29 December 2025 at 13:20

How many times have you logged into a system to complete a task that should have taken minutes but ended up taking hours? Whether renewing a credential, accessing benefits or updating a record, these experiences often feel tedious and time-consuming. As you search for the right page, click through drop-down menus, input data and submit forms, you are essentially doing the system’s work for it.

Technology has digitized countless services, but it hasn’t yet humanized them. The next leap in human-computer interaction isn’t about building better buttons; it’s about building agents that act on our behalf. Agentic experience (AX) represents that next evolution: a model where humans direct intelligent systems to deliver desired outcomes.

In the context of federal government, where complex workflows and interactions with multiple systems are common, the shift to AX will be transformational. It will free up time for employees and contractors to focus on mission-critical work while reducing errors, accelerating service delivery, and improving public trust.

The next frontier: Federal leadership in AX

User experience (UX) is not going away; it is rapidly evolving to include agentic experience.  For decades, UX has focused on how people interact with digital systems to accomplish tasks: A human navigates interfaces, completes steps and makes decisions. The system is a passive tool, and the user does all the work.

AX flips that model: Intelligent agents act on the user’s behalf, executing tasks based on intent. Humans guide outcomes rather than performing every step.

Instead of logging into multiple systems to file a report, an AI agent could authenticate and retrieve necessary data, complete the form, and deliver the final output for review. The person remains in control but no longer must perform every procedural step.

The federal government is uniquely positioned to lead in this space. Agencies already manage vast, mission-critical systems that serve millions of citizens. By applying human-centered design principles to agentic technologies, they can create experiences that are equitable and effective.

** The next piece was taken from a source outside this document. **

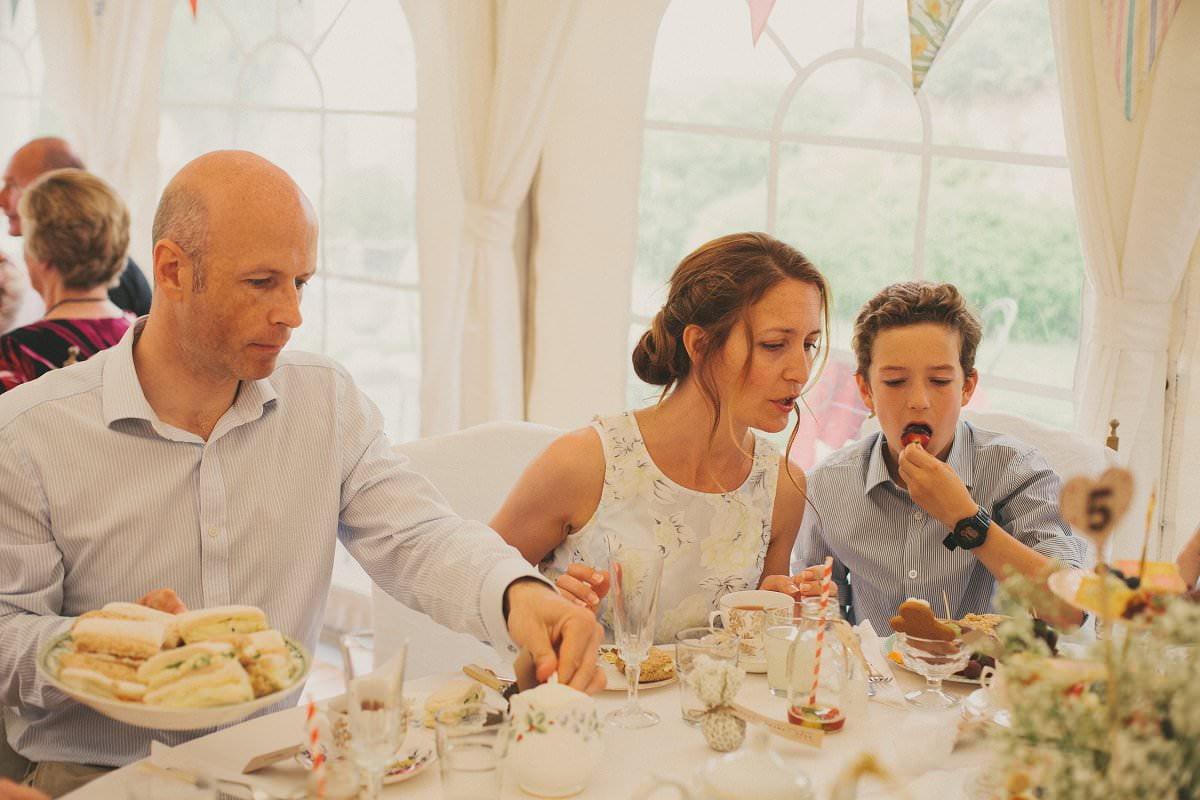 artistic-natural-wedding-photography-cambridge-088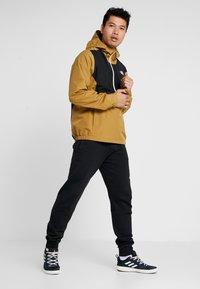 The North Face - WATERPROOF FANORAK - Hardshell jacket - british khaki - 1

Federal agencies have already begun exploring frameworks for responsible AI with an emphasis on transparency, reliability and ethical use. These same principles must anchor the development of agentic systems.

A helpful parallel comes from the self-driving car industry. Companies like Waymo have learned that passengers trust autonomy more when they can see what the car “sees.” Similarly, agentic systems should make their reasoning visible, showing users what the agent perceives, decides and does on their behalf.

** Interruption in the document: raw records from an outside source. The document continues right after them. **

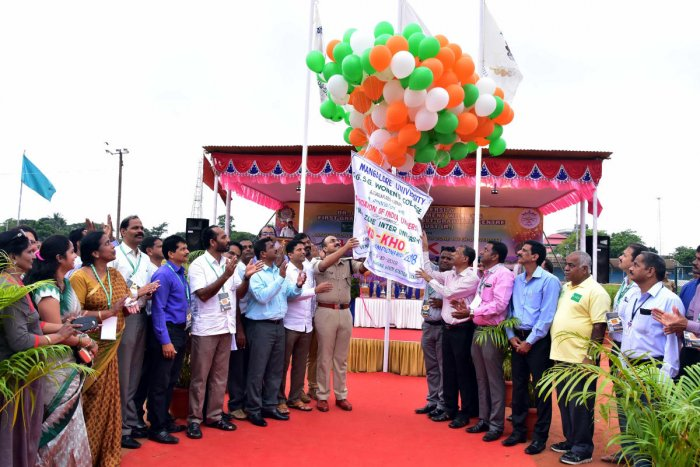 Udupi SP Laxman Nimbargi and ZP CEO Shivananda Kapashi inaugurate South Zone inter university women's kho-kho tournament, at Udupi on Monday.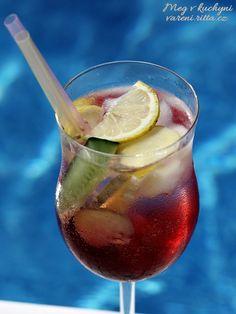 Rychlá domácí limonáda Punch Bowls, Red Wine, Alcoholic Drinks, Smoothie, Tableware, Recipes, Dinnerware, Alcoholic Beverages, Tablewares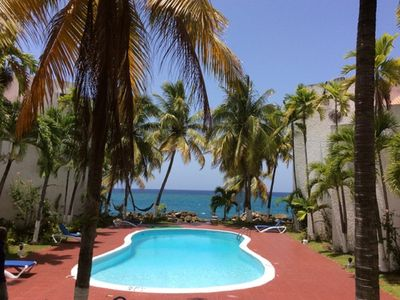 1 to 3 Bedrooms Oceanfront SeaView Condo - Ocho Rios with housekeeping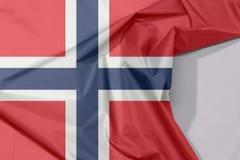 Norwegia tkaniny flaga zagniecenie z biel przestrzenią i krepa zdjęcia stock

What AX could look like in federal missions

The power of AX lies in its ability to streamline complex, multi-system workflows that currently slow down mission delivery. Here are a few hypothetical examples of how AX could enhance efficiency at federal agencies.

At the Centers for Medicare & Medicaid Services, a program analyst needs to compile a quarterly compliance report that pulls data from several systems. Today, that process might require manual queries, spreadsheet consolidation and error checks. With AX, an intelligent agent could aggregate and validate data automatically, flag anomalies, and generate a polished report, saving days of manual labor and ensuring consistency across datasets.

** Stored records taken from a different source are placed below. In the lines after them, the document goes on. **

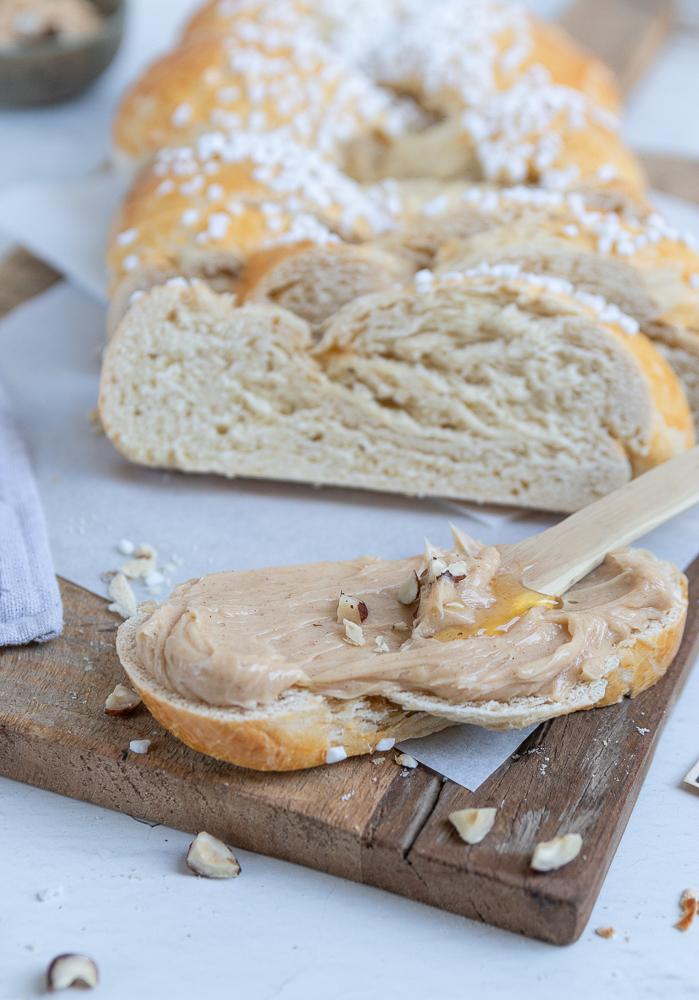 klassischer Hefezopf mit selbstgemachter Honig-Zimt-Butter: perfekt für den Ostertisch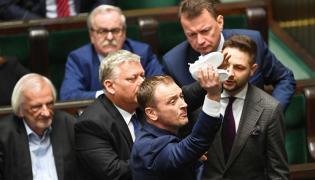 Poseł PO Sławomir Nitras (C) oraz politycy PiS Marek Suski (2L), Patryk Jaki (P), Mariusz Błaszczak (P-tył) i Ryszard Terlecki (L) podczas bloku wieczornych głosowań w Sejmie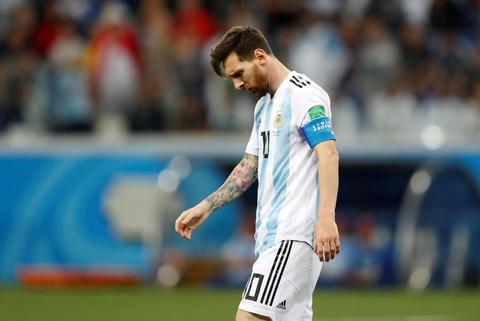 HLV Argentina benh vuc Messi, che trach doi tuyen hinh anh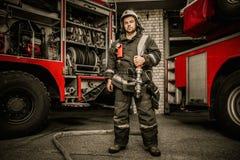 Пожарный около тележки Стоковая Фотография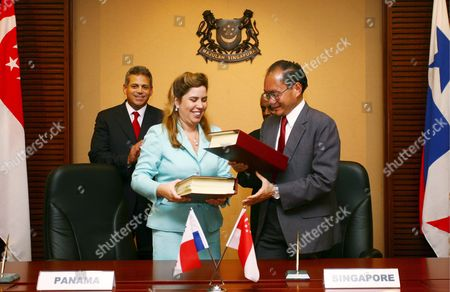 Panama's Vice Mininster For Commerce and Industry Carmen Gisela Vergara (l Front) and Singapore's Minister of State For Trade and Industy and For Education Chan Soo Sen (r) Exchange Signed Documents of the Singapore and Panama Free Trade Agreement While Panama's Second Vice President Ruben Arosemena (l Back) and Singapore's Deputy Prime Minister S Jayakumar Look On at the Signing Ceremony in Singapore Wednesday 01 March 2006 Bilateral Ties Between Singapore and Panama Were Further Strengthened with the Signing of the Panama-singapore Free Trade Agreement Wednesday Which Covers Issues Such As Trade in Goods and Services Custom Precedures Financial Services Investment Telecommunications and Others Such As Science and Technology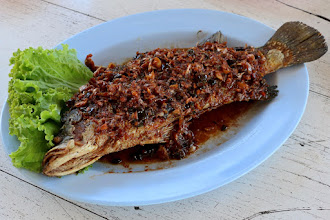 "Photo: fried sea bass topped with three-flavored sauce (""bplah gkrapong sahm roed"")"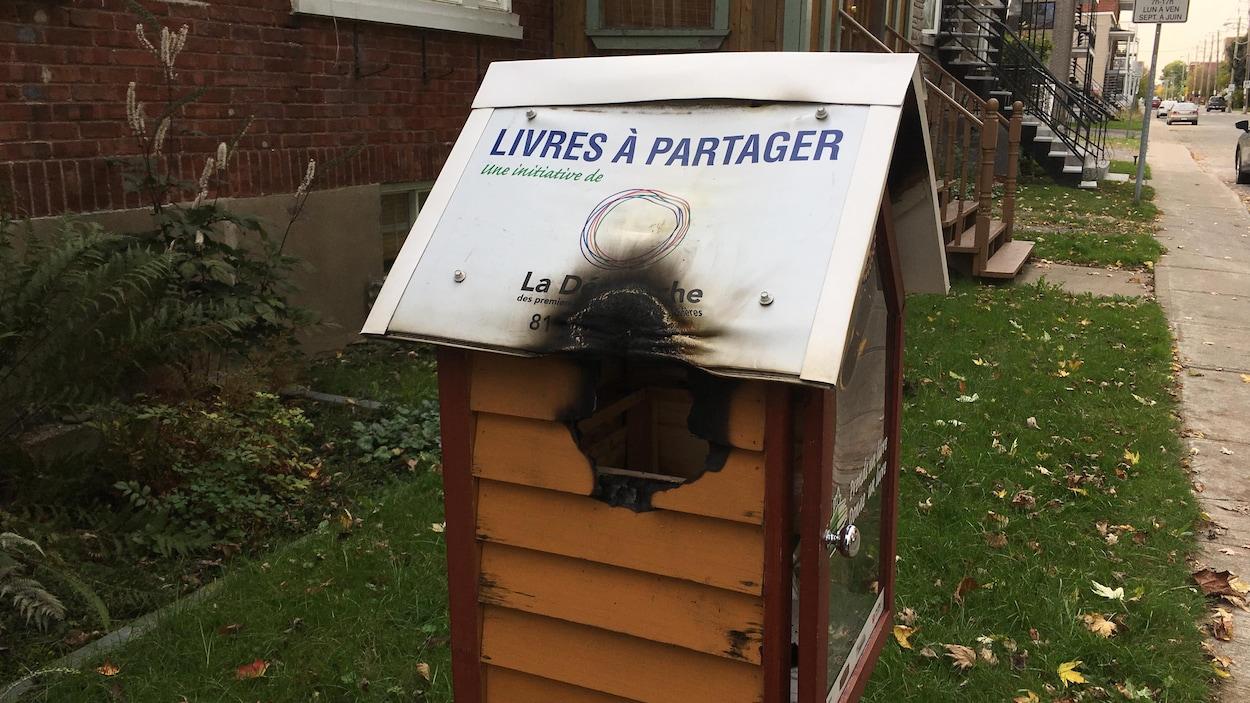 Une bibliothèque de rue a été vandalisée à Trois-Rivières.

For veterans seeking benefits, requests at the Department of Veterans Affairs typically involve multiple forms and offices. AX could change that. A veteran could state an intent, such as “I’d like to update my address and apply for housing assistance,” and the system would handle the rest: confirming eligibility, updating records across systems, and alerting the user once completed. The result is faster service and a more human experience that builds trust between veterans and their government.

Clinicians and administrators spend significant time navigating electronic health record systems to manage patient data. An AX-enabled system within the Military Health System could interpret a clinician’s request to “schedule post-operative appointment in two weeks, notify the patient, and update the care plan,” execute those steps across systems, and confirm completion. This allows healthcare professionals to spend more time on patient care rather than administrative tasks.

Principles for designing trustworthy AX

To foster confidence and accountability in agentic systems, here are six guiding principles that echo human-centered design’s emphasis on empathy, understanding and outcomes. They extend familiar human experience (HX) practices into a new era where AI partners act alongside humans.

  • Transparent: Users should understand what the agent did, along with the why and how. Decision visibility builds confidence.
  • Controllable: Humans remain in charge. Users can intervene, adjust autonomy levels, or revoke actions.
  • Contextual: Agents must understand user goals and operational context to act appropriately.
  • Reliable: Predictability, safety and consistency are essential to maintaining trust.
  • Adaptive: Agents should learn and improve within clear, testable boundaries.
  • Ethical: Every action and decision must align with human, organizational and societal values.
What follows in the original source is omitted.